How Can Cities Identify and Map the Issues That Cause People to be the Most Upset?
Using data from Open311 systems and natural language processing we can see where people are most upset and what issues they're most upset about.
Recent years have seen the broad adoption of web-based Open311 systems that connect the public with local government. Open311 is used by individuals in a city to report problems like potholes, speeding, and graffiti. This information is received by a computer application where work can be assigned to the proper department to fix the problem. Along with the issue type, a requester generally includes a description of the issue they see. Using natural language processing (NLP), we can analyze this description and come up with a sentiment value. This sentiment value can be a majority positive, neutral, or negative.
Our goal here is to see how we can use the location component of a sample of Open311 requests and NLP to create a heat map of overall sentiment in an area. We can also see what types of issues people are most upset about or track negativity from month to month. With this information, cities can reduce the number of complaints they get, and citizens get to live in a better city.
Here's a flow diagram to show how this might work:
(1) - We upload a '.csv' table that contains the raw data from an Open311 system. Many cities have open data policies now, here's a good data set from the City of San Diego.
(2) Once the file is uploaded a Lambda function is triggered to process the data in our bucket. The Lambda function calls Comprehend which is a service that adds sentiment to the records in our table.
(3) Comprehend is an NLP web service that can detect sentiment, find key phrases, and pick out entities from unstructured text.
(4) Once Lamdbda is done processing the file it's uploaded to a 'Processed' bucket on S3.
(5) From there we upload to ArcGIS Online or configure a web map to point to the file on S3.
Once we have extracted data from the Open311 system, we're going to import into an S3 bucket. This is a cheap, highly available, and scalable storage option for data. If you're new to S3 go check it out. Before we upload to S3, make sure you have a location component (lat/long) and customer input for each record. In the case of the data set from San Diego, the original customer input has been scrubbed, most likely to keep communications private. I came up with some of my own inputs and used those instead. Our analysis will be a bit different from the real world, but we can still see how it can be useful to map sentiment.

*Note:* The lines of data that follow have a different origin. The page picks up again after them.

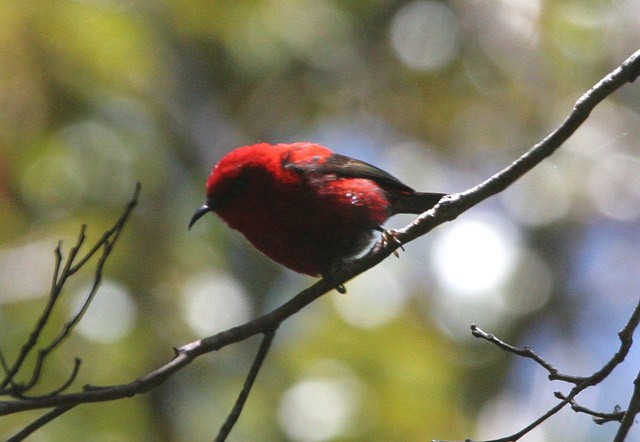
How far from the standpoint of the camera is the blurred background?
761 centimetres

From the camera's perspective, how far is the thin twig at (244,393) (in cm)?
361

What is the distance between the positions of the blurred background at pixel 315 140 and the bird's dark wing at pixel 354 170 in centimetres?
202

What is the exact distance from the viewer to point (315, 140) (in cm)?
1015

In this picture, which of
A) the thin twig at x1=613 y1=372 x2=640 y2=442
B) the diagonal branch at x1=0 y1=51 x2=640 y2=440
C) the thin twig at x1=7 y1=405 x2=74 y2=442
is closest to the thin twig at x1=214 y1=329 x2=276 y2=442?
the diagonal branch at x1=0 y1=51 x2=640 y2=440

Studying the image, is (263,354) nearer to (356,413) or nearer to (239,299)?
(356,413)

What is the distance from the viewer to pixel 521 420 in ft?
→ 27.0

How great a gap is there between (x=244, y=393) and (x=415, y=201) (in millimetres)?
2662

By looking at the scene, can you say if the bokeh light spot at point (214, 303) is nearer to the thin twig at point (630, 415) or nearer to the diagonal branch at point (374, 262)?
the diagonal branch at point (374, 262)

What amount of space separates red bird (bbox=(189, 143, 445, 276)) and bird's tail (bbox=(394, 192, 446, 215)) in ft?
0.55

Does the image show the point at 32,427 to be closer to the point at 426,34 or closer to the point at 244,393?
the point at 244,393

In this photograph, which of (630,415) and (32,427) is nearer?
(630,415)

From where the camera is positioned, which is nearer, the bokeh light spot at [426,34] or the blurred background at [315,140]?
the blurred background at [315,140]

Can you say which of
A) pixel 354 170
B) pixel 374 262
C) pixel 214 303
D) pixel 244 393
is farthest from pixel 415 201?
pixel 214 303

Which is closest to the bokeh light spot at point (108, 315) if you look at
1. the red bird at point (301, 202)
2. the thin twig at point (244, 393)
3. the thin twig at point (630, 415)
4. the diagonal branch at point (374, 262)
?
the red bird at point (301, 202)
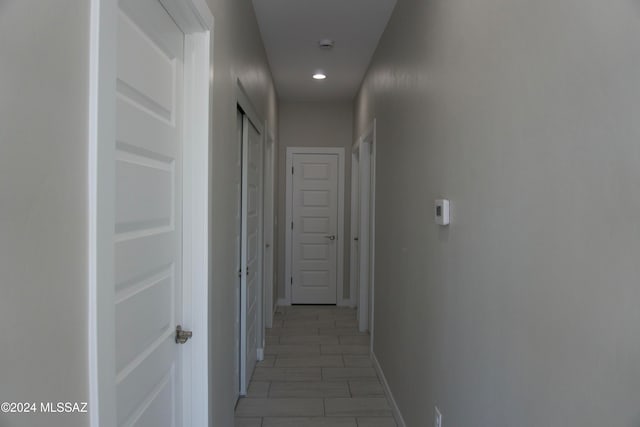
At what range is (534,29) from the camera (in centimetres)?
106

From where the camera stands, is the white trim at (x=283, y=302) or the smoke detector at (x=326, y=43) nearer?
the smoke detector at (x=326, y=43)

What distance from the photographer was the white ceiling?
114 inches

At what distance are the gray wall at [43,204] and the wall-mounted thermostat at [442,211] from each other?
1351 millimetres

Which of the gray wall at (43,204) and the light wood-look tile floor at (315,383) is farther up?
the gray wall at (43,204)

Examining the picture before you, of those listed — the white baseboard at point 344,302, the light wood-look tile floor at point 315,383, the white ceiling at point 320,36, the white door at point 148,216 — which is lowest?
the light wood-look tile floor at point 315,383

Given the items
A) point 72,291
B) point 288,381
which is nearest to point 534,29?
point 72,291

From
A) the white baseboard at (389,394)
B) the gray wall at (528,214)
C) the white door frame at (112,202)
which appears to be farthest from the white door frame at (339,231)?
the white door frame at (112,202)

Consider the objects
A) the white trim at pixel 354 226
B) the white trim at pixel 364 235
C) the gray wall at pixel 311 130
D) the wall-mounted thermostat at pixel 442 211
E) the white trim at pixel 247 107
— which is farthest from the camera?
the gray wall at pixel 311 130

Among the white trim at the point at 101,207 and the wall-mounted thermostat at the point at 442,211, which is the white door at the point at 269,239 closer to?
the wall-mounted thermostat at the point at 442,211

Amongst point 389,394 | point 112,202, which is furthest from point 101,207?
point 389,394

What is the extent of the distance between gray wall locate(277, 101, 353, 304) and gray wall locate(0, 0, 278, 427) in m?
4.86

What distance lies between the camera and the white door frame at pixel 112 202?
76cm

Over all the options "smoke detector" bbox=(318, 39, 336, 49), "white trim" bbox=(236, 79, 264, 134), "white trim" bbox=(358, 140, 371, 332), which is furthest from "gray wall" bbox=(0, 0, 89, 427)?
"white trim" bbox=(358, 140, 371, 332)

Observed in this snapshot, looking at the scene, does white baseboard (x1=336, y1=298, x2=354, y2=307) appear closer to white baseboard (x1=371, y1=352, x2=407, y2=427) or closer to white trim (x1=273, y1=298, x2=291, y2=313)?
white trim (x1=273, y1=298, x2=291, y2=313)
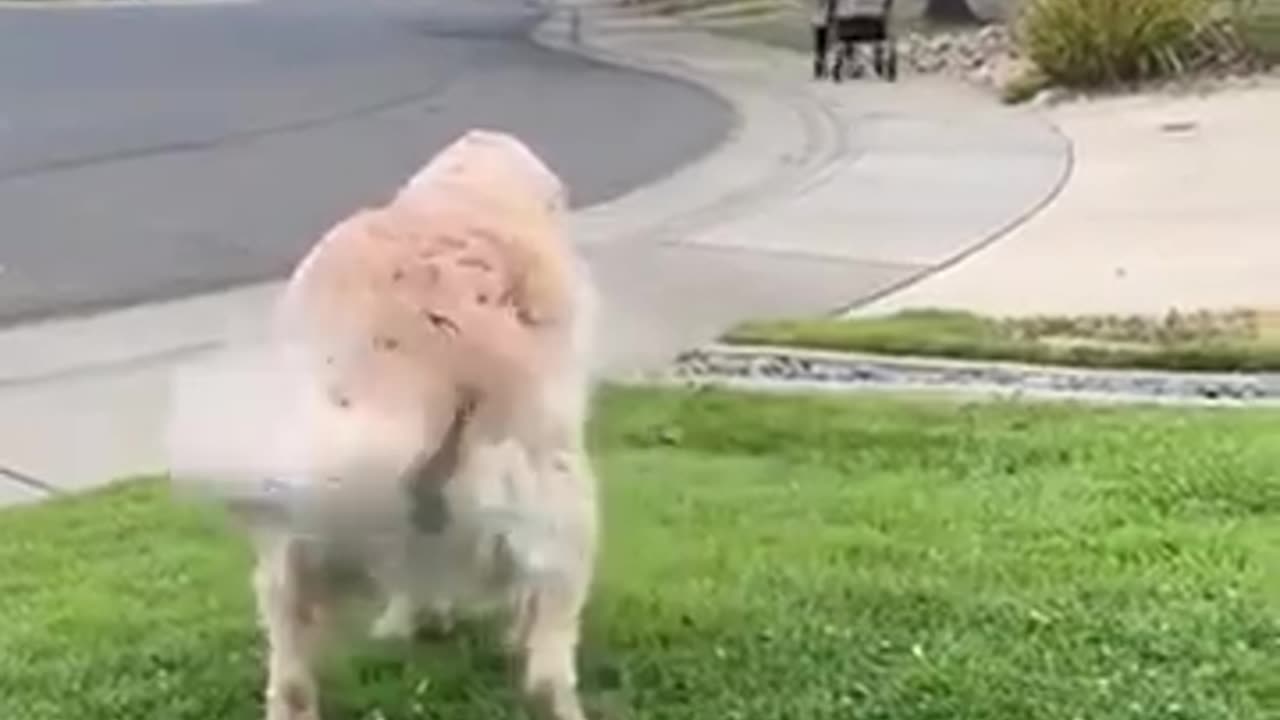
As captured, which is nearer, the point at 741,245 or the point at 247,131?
the point at 741,245

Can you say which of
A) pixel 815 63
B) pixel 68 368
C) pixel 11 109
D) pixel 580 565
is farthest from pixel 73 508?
pixel 815 63

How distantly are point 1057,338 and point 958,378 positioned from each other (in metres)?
0.86

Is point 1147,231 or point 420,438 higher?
point 420,438

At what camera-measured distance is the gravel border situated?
27.8 ft

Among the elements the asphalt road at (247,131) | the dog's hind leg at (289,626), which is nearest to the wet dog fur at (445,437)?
the dog's hind leg at (289,626)

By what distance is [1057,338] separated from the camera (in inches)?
377

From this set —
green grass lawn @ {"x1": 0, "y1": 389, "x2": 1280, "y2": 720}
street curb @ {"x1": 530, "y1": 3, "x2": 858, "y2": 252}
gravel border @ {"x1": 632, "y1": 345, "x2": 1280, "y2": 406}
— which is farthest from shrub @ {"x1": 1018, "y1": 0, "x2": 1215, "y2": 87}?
green grass lawn @ {"x1": 0, "y1": 389, "x2": 1280, "y2": 720}

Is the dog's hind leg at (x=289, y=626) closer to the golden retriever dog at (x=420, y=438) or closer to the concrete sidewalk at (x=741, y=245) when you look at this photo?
the golden retriever dog at (x=420, y=438)

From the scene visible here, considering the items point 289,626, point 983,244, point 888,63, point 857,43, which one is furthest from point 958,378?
point 857,43

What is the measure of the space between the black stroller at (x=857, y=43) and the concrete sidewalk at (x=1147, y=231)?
348cm

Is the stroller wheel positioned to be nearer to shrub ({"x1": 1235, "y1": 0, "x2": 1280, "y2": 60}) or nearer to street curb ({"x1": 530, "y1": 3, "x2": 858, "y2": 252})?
street curb ({"x1": 530, "y1": 3, "x2": 858, "y2": 252})

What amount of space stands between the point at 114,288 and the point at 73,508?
14.8ft

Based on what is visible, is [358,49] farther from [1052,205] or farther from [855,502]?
[855,502]

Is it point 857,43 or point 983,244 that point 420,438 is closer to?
point 983,244
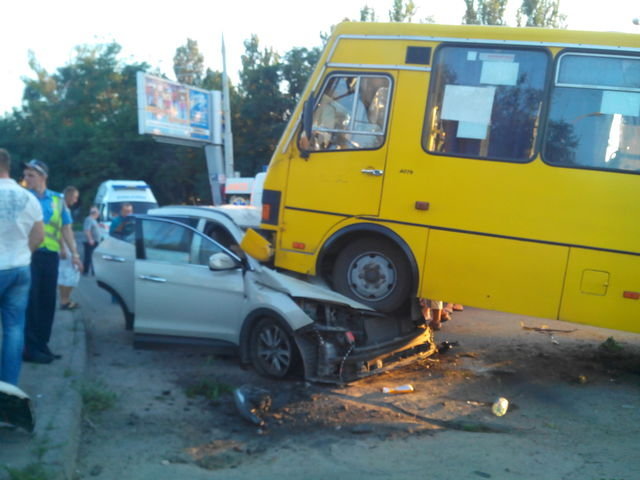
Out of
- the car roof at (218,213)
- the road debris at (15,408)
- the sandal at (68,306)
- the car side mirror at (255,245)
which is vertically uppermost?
the car roof at (218,213)

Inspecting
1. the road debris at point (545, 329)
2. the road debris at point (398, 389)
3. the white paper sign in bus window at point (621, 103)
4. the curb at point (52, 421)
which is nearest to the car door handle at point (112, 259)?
the curb at point (52, 421)

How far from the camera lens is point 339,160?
7.06 m

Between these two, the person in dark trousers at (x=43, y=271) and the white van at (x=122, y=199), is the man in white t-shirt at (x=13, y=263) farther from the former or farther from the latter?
the white van at (x=122, y=199)

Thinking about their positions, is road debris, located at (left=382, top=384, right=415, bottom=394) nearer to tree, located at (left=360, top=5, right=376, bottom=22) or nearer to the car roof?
the car roof

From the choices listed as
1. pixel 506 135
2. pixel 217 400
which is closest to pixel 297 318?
pixel 217 400

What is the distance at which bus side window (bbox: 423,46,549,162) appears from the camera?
6505mm

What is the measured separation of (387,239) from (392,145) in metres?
0.97

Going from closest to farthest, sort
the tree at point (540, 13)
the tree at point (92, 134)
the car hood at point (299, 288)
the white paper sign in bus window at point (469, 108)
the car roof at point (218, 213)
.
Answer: the car hood at point (299, 288)
the white paper sign in bus window at point (469, 108)
the car roof at point (218, 213)
the tree at point (540, 13)
the tree at point (92, 134)

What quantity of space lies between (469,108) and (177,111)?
21.3m

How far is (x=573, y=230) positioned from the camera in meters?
6.27

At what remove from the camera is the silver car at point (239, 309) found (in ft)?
20.9

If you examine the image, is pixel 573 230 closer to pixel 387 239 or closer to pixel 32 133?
pixel 387 239

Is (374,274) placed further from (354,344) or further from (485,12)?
(485,12)

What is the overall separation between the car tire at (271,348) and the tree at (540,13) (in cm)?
1409
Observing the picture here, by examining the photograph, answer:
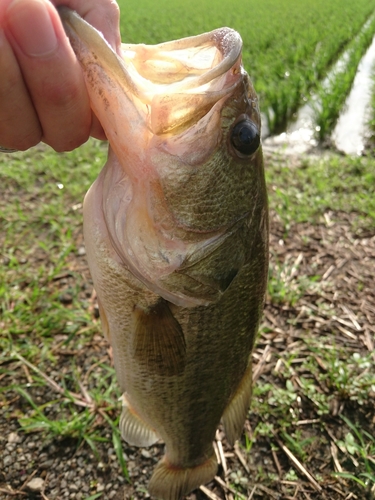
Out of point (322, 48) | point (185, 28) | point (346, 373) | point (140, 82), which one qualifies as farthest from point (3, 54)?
point (185, 28)

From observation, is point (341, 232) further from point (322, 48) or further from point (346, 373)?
point (322, 48)

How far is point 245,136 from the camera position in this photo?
1.18m

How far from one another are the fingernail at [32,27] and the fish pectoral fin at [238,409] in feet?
4.48

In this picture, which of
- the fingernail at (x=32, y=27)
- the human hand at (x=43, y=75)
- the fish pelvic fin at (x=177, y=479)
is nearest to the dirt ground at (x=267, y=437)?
the fish pelvic fin at (x=177, y=479)

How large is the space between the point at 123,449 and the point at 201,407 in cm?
79

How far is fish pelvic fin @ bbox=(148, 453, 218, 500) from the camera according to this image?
1.87 metres

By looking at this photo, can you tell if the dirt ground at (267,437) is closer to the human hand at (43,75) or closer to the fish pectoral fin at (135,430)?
the fish pectoral fin at (135,430)

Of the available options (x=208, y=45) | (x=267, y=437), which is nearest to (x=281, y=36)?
(x=267, y=437)

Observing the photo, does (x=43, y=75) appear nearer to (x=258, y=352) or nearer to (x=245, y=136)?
(x=245, y=136)

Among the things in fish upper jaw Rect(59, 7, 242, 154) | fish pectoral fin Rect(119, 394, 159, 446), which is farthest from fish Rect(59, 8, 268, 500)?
fish pectoral fin Rect(119, 394, 159, 446)

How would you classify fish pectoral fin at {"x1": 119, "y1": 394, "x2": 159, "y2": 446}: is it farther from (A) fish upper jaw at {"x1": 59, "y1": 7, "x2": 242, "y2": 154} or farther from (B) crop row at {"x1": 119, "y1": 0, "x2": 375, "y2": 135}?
(B) crop row at {"x1": 119, "y1": 0, "x2": 375, "y2": 135}

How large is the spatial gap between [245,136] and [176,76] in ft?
0.87

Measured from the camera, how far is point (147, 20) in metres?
17.7

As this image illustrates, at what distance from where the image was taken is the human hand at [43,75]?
100 cm
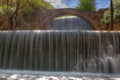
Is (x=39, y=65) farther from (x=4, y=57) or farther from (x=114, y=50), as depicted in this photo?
(x=114, y=50)

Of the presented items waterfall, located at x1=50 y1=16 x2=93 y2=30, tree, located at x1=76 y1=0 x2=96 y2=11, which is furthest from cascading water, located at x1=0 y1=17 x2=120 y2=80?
tree, located at x1=76 y1=0 x2=96 y2=11

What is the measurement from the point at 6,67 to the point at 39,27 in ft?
43.7

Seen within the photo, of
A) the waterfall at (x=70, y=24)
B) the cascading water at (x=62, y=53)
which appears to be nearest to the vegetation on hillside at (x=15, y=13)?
the waterfall at (x=70, y=24)

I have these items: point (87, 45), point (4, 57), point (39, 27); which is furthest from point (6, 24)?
point (87, 45)

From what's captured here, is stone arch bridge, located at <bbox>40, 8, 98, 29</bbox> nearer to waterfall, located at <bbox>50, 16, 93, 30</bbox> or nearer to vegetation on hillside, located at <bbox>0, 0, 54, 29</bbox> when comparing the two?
waterfall, located at <bbox>50, 16, 93, 30</bbox>

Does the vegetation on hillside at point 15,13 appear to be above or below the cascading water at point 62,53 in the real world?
above

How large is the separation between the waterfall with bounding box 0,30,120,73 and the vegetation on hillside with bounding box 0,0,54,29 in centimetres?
522

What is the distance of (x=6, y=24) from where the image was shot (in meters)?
18.2

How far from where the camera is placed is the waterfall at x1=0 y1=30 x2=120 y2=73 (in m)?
9.78

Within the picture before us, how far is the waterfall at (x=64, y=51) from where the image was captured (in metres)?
9.78

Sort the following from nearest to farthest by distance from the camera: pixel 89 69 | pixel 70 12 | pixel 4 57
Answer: pixel 89 69, pixel 4 57, pixel 70 12

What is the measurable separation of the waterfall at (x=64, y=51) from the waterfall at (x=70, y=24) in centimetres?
1534

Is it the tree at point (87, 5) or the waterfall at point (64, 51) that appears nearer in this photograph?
the waterfall at point (64, 51)

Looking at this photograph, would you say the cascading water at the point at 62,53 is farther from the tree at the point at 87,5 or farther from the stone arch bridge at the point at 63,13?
the tree at the point at 87,5
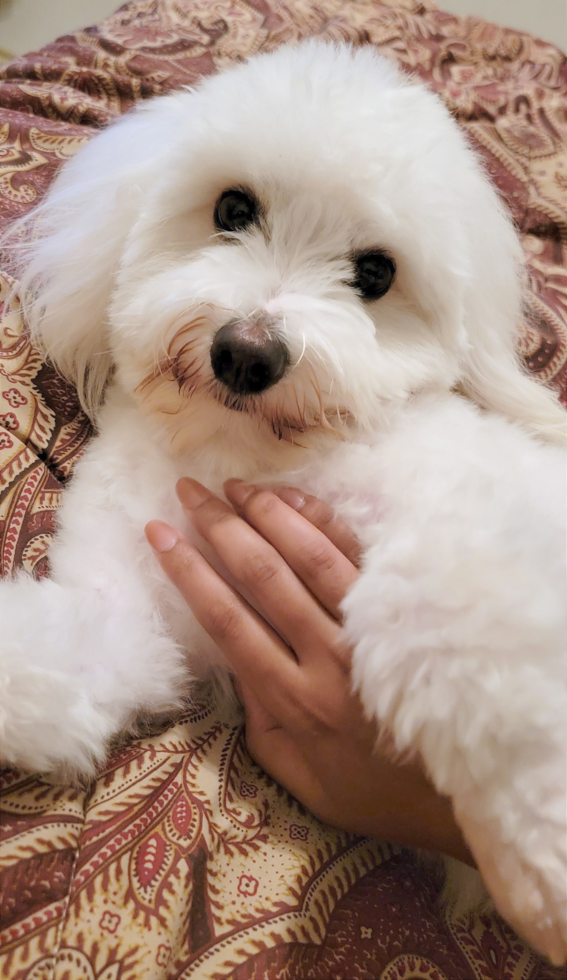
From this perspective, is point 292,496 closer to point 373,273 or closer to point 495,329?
point 373,273

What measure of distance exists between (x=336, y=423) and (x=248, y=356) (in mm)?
162

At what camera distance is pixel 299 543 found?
79cm

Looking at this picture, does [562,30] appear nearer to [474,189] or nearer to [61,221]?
[474,189]

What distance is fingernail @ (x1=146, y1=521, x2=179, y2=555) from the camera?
2.72 feet

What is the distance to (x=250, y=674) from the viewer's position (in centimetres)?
77

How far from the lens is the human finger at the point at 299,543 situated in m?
0.76

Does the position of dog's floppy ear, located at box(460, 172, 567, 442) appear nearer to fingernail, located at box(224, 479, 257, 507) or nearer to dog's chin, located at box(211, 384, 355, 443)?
dog's chin, located at box(211, 384, 355, 443)

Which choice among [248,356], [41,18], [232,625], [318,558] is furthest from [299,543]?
[41,18]

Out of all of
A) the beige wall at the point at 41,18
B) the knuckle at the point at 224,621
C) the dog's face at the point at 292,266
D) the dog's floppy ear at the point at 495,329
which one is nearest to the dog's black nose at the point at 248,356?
the dog's face at the point at 292,266

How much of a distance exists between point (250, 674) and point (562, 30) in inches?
139

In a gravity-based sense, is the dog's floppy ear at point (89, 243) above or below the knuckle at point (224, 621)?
above

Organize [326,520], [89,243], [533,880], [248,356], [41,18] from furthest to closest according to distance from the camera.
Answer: [41,18] < [89,243] < [326,520] < [248,356] < [533,880]

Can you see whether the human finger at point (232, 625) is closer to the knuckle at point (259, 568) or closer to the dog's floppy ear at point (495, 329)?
the knuckle at point (259, 568)

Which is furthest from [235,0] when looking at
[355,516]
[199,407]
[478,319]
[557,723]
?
[557,723]
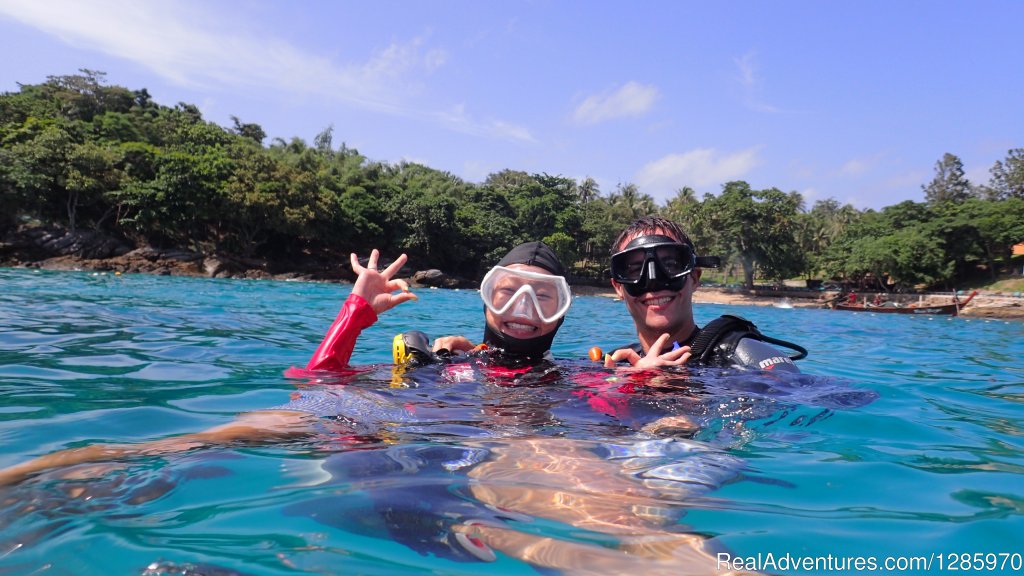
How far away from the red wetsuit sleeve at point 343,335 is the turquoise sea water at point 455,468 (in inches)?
5.5

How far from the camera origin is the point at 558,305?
134 inches

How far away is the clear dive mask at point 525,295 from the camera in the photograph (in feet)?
11.0

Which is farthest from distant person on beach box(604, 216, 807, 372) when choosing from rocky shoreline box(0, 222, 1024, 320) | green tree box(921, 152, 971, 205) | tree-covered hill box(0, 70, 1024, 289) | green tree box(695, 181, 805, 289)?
green tree box(921, 152, 971, 205)

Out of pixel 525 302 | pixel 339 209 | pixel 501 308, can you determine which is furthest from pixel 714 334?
pixel 339 209

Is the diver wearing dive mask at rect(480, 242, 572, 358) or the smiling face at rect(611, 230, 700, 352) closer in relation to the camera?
the smiling face at rect(611, 230, 700, 352)

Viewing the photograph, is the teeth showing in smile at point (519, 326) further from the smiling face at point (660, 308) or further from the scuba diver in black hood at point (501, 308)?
the smiling face at point (660, 308)

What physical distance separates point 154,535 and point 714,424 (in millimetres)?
2140

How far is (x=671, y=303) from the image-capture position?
10.6 feet

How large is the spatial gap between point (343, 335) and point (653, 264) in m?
1.71

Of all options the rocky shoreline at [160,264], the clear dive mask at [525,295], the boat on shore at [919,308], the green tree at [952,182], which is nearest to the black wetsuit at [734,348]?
the clear dive mask at [525,295]

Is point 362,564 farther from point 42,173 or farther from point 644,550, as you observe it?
point 42,173

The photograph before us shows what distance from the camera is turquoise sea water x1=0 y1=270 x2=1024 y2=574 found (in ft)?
4.78

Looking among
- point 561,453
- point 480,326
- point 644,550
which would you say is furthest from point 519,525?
point 480,326

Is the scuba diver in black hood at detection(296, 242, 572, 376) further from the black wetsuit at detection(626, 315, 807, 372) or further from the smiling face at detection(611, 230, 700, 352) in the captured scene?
the black wetsuit at detection(626, 315, 807, 372)
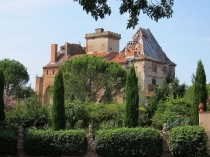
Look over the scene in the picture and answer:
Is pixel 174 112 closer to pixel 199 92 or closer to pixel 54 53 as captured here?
pixel 199 92

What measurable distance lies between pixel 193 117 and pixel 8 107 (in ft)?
54.9

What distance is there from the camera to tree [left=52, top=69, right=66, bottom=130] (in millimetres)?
24770

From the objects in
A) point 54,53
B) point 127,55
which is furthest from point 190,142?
point 54,53

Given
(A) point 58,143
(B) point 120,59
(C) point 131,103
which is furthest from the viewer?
(B) point 120,59

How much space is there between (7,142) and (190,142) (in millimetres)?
9200

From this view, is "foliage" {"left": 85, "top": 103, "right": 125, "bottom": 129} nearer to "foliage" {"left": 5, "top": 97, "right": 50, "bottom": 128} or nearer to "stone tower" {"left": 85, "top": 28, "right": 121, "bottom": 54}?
"foliage" {"left": 5, "top": 97, "right": 50, "bottom": 128}

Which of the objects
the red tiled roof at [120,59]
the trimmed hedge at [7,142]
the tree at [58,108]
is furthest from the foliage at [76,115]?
the red tiled roof at [120,59]

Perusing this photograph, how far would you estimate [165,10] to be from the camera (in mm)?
8430

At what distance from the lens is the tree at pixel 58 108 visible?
81.3 ft

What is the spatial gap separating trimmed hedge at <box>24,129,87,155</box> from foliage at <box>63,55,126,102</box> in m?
24.3

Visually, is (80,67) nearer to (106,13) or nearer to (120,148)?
(120,148)

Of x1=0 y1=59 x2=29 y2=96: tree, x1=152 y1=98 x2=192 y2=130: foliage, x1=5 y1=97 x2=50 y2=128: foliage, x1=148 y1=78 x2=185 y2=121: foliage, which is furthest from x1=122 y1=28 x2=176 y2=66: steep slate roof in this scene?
x1=5 y1=97 x2=50 y2=128: foliage

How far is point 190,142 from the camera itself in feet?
69.9


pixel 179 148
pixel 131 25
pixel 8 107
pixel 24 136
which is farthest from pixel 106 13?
pixel 8 107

Below are the phrases I came up with and had a little fun seeing what variants of a phrase produced the most negative output. The higher the confidence score, the more negative the statement is:
Comprehend and Lambda
Now onto Lamdbda and this is where the bulk of our processing will occur. From Lambda, you can set up custom code that follows the serverless architecture meaning you don't have to deploy, scale, or manage any servers. If you want to learn more, go check it out. TThey can run at a specified time interval or be triggered when new data is available (e.g., adding data to a bucket).
Using Python in the Lambda function call the Comprehend API and pass the customer input from each record to the 'detect_sentiment' function. This will return a dictionary containing the sentiment for that record. You can also use 'batch_detect_sentiment' that allows 25 documents at a time (documents are any string that's fewer than 5,000 bytes). After all your data has been processed, write the resulting table to S3. Below is a code snippet that shows how easy it is to leverage Comprehend. This service is continuously trained on multiple data sources, including Amazon product descriptions and consumer reviews-one of the most extensive natural language data sets in the world!
import boto3 import json comprehend = boto3.client(service_name='comprehend', region_name='region') text = "It is raining today in Seattle" print('Calling DetectSentiment') print(json.dumps(comprehend.detect_sentiment(Text=text, LanguageCode='en'), sort_keys=True, indent=4)) print('End of DetectSentiment\n')
You now have a table of 311 requests with sentiment value for each record. From here, you have a few options: upload to an online mapping application to visualize and display the data or set make the file public on S3 (read-only of course). With the second option you can configure your web map to point to that public file, and any time it's updated so is your map.
I chose to upload my processed 311 requests to ArcGIS Online. This platform offers a free tier that allows you to upload data, customize web maps, and even make web apps! Below you can see an interactive map of the final analysis and click on individual requests.
We've covered how cloud services and mapping applications can be used together to map public sentiment. We used some artificial inputs to generate sentiment, but there are interesting questions you can start asking about the data. What types of issues were people most upset about? Were there any hot spots of negativity? Why were those particular locations a hot spot? It would be useful to see how specific issues can be addressed differently. If people are generally upset about potholes, how can they be prevented from occurring in the first place?
The critical function of any city is maintaining substantial financial investment in its infrastructure. The public plays a crucial role in reporting issues and keeping a city running correctly. Local governments should start leveraging the cloud more aggressively to improve efficiency and meet the demands of smart cities.